6. Overview
Given a population of individuals within an environment with limited resources
Competition for those resources occurs
This competition causes natural selection
This causes the overall fitness of the population to rise
An evolutionary “arms race”
In the context of Evolutionary Computation (EC)
Given some problem and a mechanism for measuring solution quality
The problem is the environment
Generate a fixed size population of solutions to the problem
The fixed sized population is the limited resource
Apply the quality measure to the solutions
More fit solutions reproduce to fill the next generation’s population
More fit individuals compete better
There are two big forces at play
Variation
Genetic operators like mutation and crossover
Increases population diversity
Pushes the population towards novelty
Selection
Surviving within the population
Decreases population diversity
Pushes the population towards quality
6.1. Types of Evolutionary Computation
Given how flexible the framework of EC is, there is a large and growing list of types
Their differences often come down to specific details, their encodings, and types of problems they are designed for
But they are all population-based iterative processes with selection and variation mechanisms
Common popular EC algorithms are
Genetic Algorithms
Typically have a string or array/list encoding
Evolutionary Strategies
Works well with real numbers
Differential Evolution
Works well with real numbers
Does not use a gradient/problem does not need to be differentiable
Particle Swarm Optimization
Works well with real numbers
Evolutionary Programming
Evolves finite state machines
Genetic Programming
Evolves programs
Typically encoded as a tree structure
6.2. Components
Evolutionary computation algorithms are remarkably modular so they can have as many components as desired
The core components are discussed below at a high-level
6.2.1. Representation
The representation is how the problem is encoded
The genotype is the encoding
The phenotype is what the encoding means in the context of the problem
Candidate solution, phenotype, and individual are words used to describe a possible solution to a problem
Genotype and chromosome are words used to describe an encoding of a possible solution to a problem
However, chromosomes are themselves candidate solutions
“Candidate solution” is often used as a catch-all term
Locus, position, gene, and allele are words used to describe a part of the chromosome
Although, this jargon is not commonly used in practice
It is often ideal to ensure all possible valid solutions can be represented in the genotype space
Constraining the search space by eliminating inadmissible solutions can greatly improve performance
What the encoding for a given problem should be is not always obvious
A clever encoding can drastically improve the results of the algorithm
These ideas are discussed further in a future topic
6.2.2. Fitness and Fitness Function
The fitness is the measure of how good a given candidate solution is
The fitness function is a mechanism for measuring a given candidate solution’s goodness
This is what the population is trying to adapt to
What the fitness function should be is not always straightforward
Like representation, the choice of fitness function can drastically impact the performance of the algorithm
Consider the unsigned binary number problem discussed in a previous topic
Two different fitness functions were used
The actual integer value of the unsigned binary number
The number of ones in the unsigned binary number
Although both fitness functions worked on the same representation, the fitness function impacted the performance
It altered how the population traversed the genotype space
6.2.3. Population
A population is a collection of chromosomes
Each chromosome would have a fitness value associated with it
The population typically has a fixed size, which is the limited resource for the candidate solutions to compete for
Over time, the population’s average fitness should improve
Diversity is a measure of how different the candidate solutions are within the population
It is often helpful to think of the population evolving rather than individual candidate solutions
6.2.4. Selection
Selection is a mechanism for selecting candidate solutions for reproduction and/or entering to the next generation
Selection is stochastic, but probabilistic
More fit candidate solutions have a higher chance to be selected
There are many ways to perform selection, but two popular strategies are:
Roulette Wheel
Tournament
These strategies will be discussed further in a later topic
6.2.4.1. Generational vs.
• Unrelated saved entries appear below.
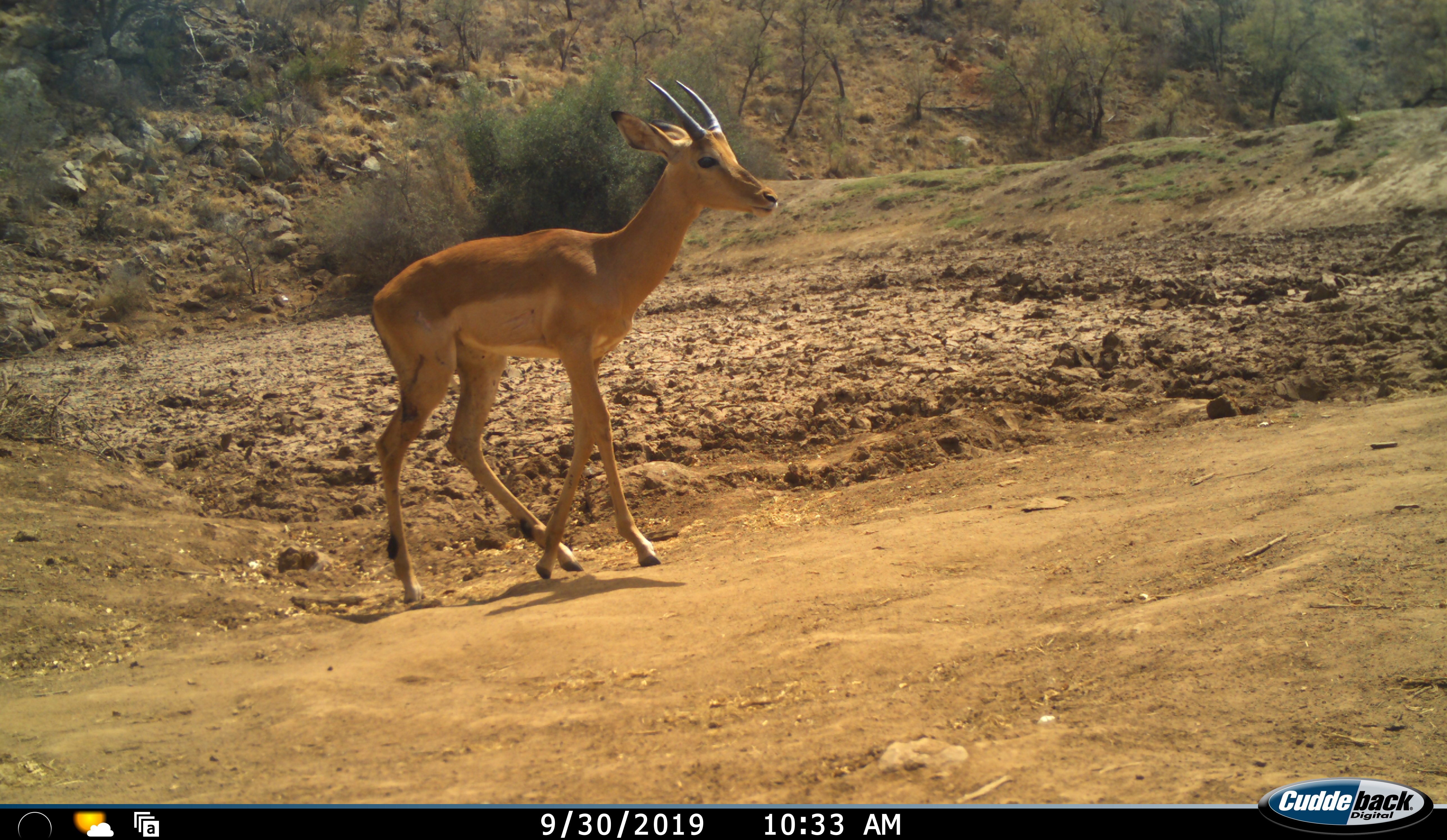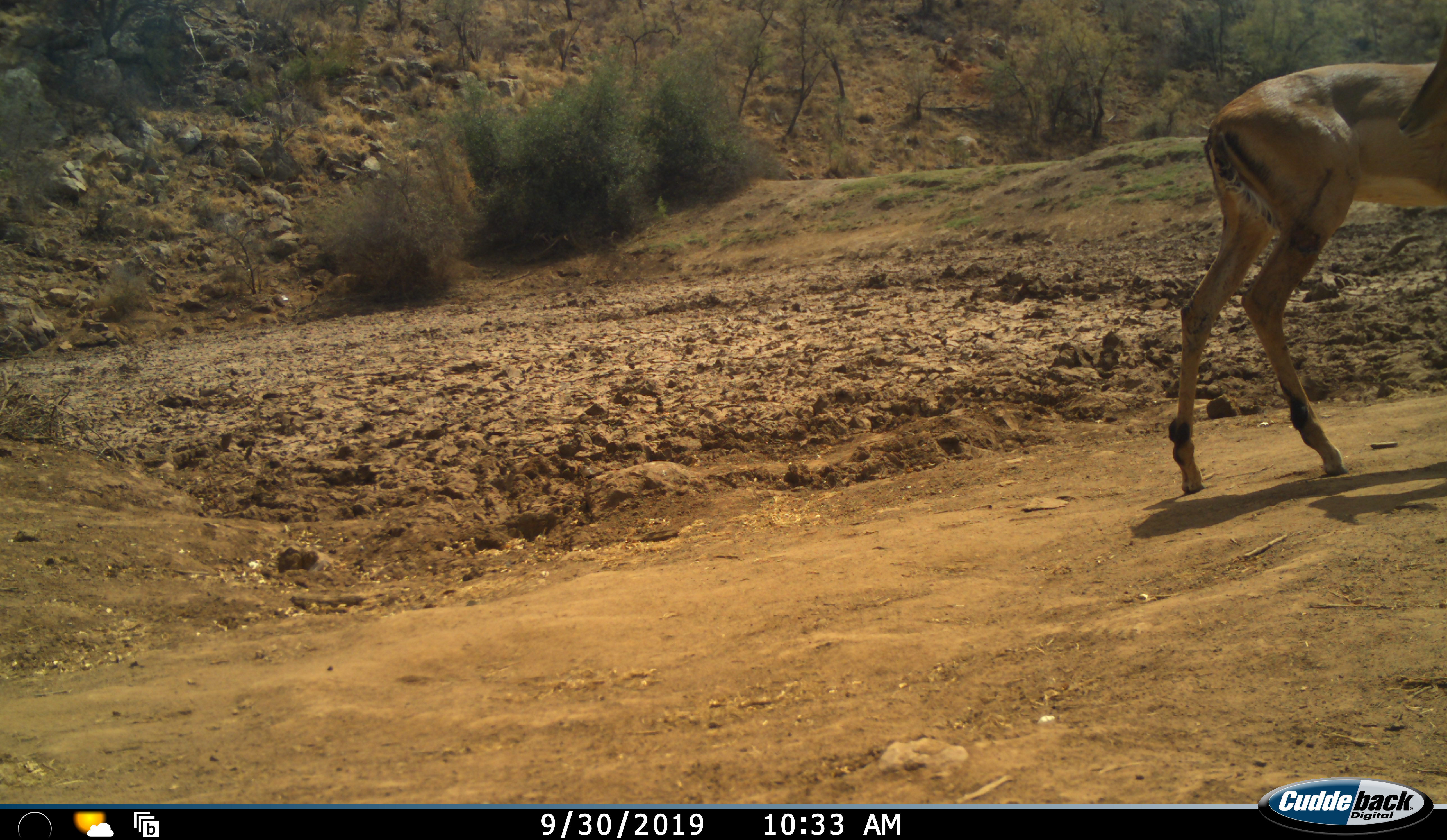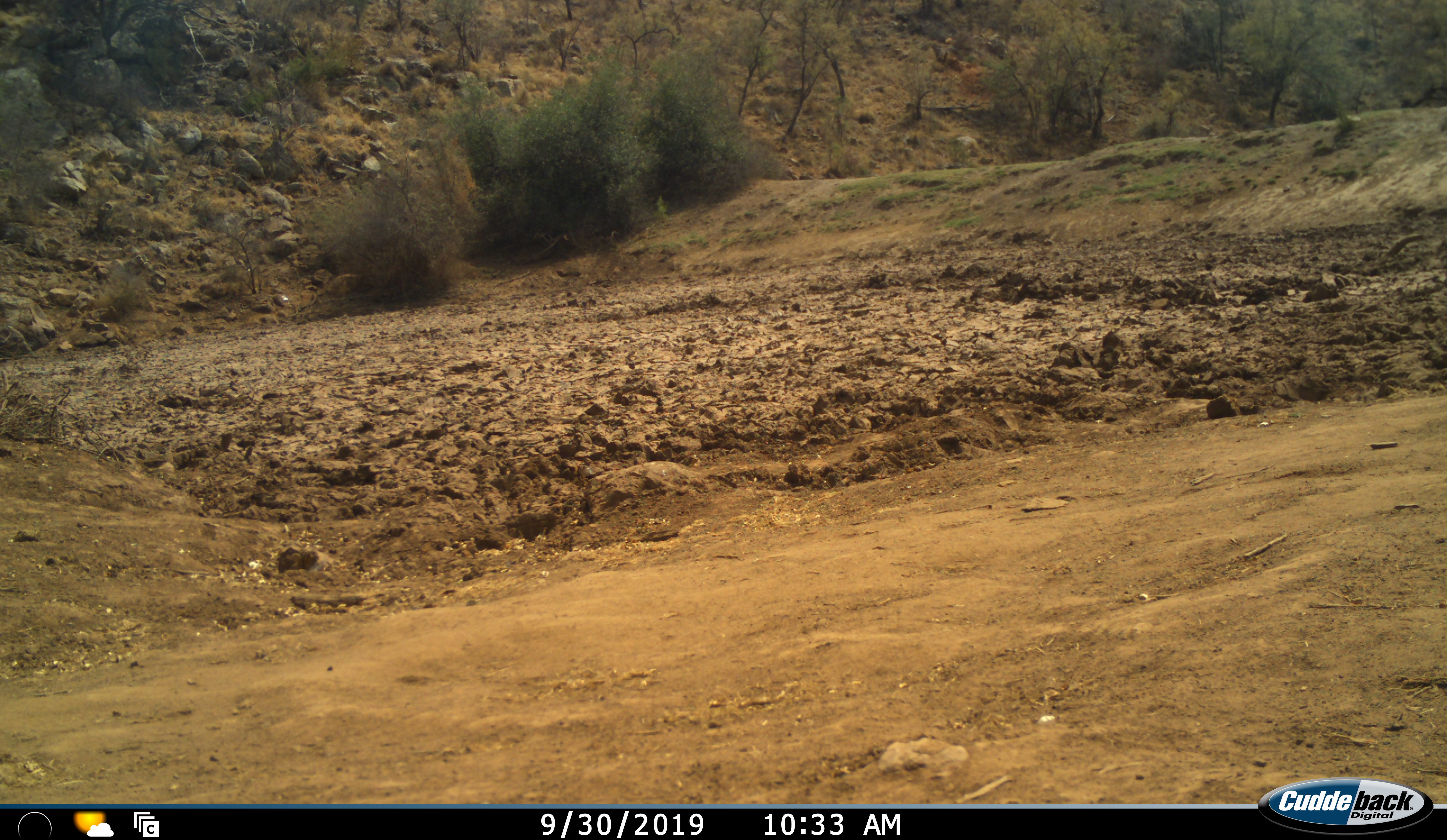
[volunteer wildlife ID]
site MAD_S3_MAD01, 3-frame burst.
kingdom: Animalia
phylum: Chordata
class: Mammalia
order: Artiodactyla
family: Bovidae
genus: Aepyceros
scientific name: Aepyceros melampus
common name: impala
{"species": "impala (Aepyceros melampus)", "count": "1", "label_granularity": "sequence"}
Steady State
There are two popular strategies for running the evolutionary computation algorithms
Generational
Steady State
Generational will have discrete generations where selection occurs to fill a whole new population for each generation
The previously discussed unsigned binary number maximization problem’s GA was generational
Steady state does not have discrete generations
Instead, these operate continuously on the same single population
They select candidate solutions for reproduction and selects candidates for replacement
The offspring will replace the candidate solutions selected for replacement
6.2.5. Variation Operators
Variation operators are used to create new, but different, individuals based on old ones
Depending on the representation, some variation operators may be more helpful than others
Although it depends on the specific type of evolutionary computation algorithm used, there are typically two types
Mutation
Crossover
6.2.5.1. Mutation
Acts on a single chromosome
Small changes
Stochastic changes
Stochastic chance to happen
Typically destructive
6.2.5.2. Crossover
Acts on two chromosomes
The idea is, if both parents are good, then perhaps their offspring will also be good, but different
Stochastic change
Stochastic chance to happen
6.2.6. Initialization and Termination
The initial population is often randomly generated
Sometimes the initial population can be seeded with already known high-quality solutions
However, this can have a negative impact as the search may get stuck in a local optimum due to lack of diversity
Termination can be done however the user wants
After a predetermined number of generations
After a desired fitness value is achieved
After some diversity threshold is met
If fitness has not improved for some time
6.3. Example
Consider the Travelling Salesman Problem (TSP)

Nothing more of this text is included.